Multi-GPU automated partial offloading

dumblob opened this issue a year ago · 0 comments

Describe the feature

Scientific computations often work with matrices or "not so conditionals/branch heavy" algorithms.

Using purely CPUs (which seems what VSL currently does and unfortunately seems to aim for) will "penalize" VSL compared to other hybrid frameworks whose API is made to accommodate for running the designated computations also on GPUs without user intervention.
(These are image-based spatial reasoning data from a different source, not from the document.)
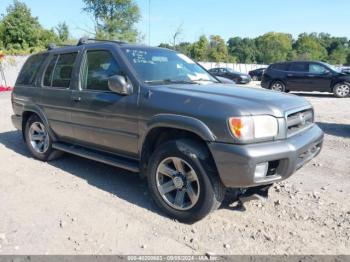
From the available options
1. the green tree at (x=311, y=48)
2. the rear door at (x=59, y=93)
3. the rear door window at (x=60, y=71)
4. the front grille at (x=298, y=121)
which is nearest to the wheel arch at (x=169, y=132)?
the front grille at (x=298, y=121)

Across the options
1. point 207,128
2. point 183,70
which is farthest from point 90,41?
point 207,128

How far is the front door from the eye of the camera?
4.25 meters

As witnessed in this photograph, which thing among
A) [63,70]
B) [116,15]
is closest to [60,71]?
[63,70]

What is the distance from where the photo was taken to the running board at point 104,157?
4.31 metres

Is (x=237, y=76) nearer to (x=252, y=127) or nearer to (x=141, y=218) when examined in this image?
(x=141, y=218)

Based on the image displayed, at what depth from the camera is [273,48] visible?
99500mm

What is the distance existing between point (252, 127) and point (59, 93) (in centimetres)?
309

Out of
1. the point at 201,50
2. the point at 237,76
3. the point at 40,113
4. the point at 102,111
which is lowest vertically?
the point at 237,76

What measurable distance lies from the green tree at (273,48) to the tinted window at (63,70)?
92698 mm

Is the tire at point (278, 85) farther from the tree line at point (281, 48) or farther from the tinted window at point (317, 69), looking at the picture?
the tree line at point (281, 48)

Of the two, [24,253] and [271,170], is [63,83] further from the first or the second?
[271,170]

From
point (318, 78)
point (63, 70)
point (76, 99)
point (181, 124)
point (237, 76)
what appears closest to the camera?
point (181, 124)

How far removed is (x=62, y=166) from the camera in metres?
5.75

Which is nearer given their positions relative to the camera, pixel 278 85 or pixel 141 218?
pixel 141 218
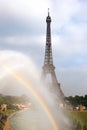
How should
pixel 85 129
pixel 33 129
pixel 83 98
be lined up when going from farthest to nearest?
pixel 83 98 < pixel 33 129 < pixel 85 129

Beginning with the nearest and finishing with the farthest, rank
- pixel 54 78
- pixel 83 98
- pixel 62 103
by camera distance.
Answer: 1. pixel 54 78
2. pixel 62 103
3. pixel 83 98

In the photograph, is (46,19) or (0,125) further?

I.e. in runtime it automatically detects available GPUs with the needed capabilities, quickly benchmarks them incl. the upload & download bus performance - think "bogomips" from Linux, then chooses the parts of the code which make sense to run there, and if there is no compile-time appropriate binary snippet to run on GPU it compiles the snippets by something like JIT and finally plumb everything to offload the chosen work to GPUs.

Use Case

To save time to researchers (yes, I often hear complains "I can not use more features/variables in my model as one run with 2500 of rows of input data already takes 2 hours on my modern PC and there are not enough money in the grant to pay for an AWS GPU cluster. So I can not do a full proper analysis but have to instead assume too many things instead of actually analysing them.").
To use ubiquitous HW to its max.

Proposed Solution

No response

Other Information

No response

Acknowledgements

I may be able to implement this feature request
This feature might incur a breaking change

Version used

latest git master

Environment details (OS name and version, etc.)

Any (at least macOS, Windows, Linux).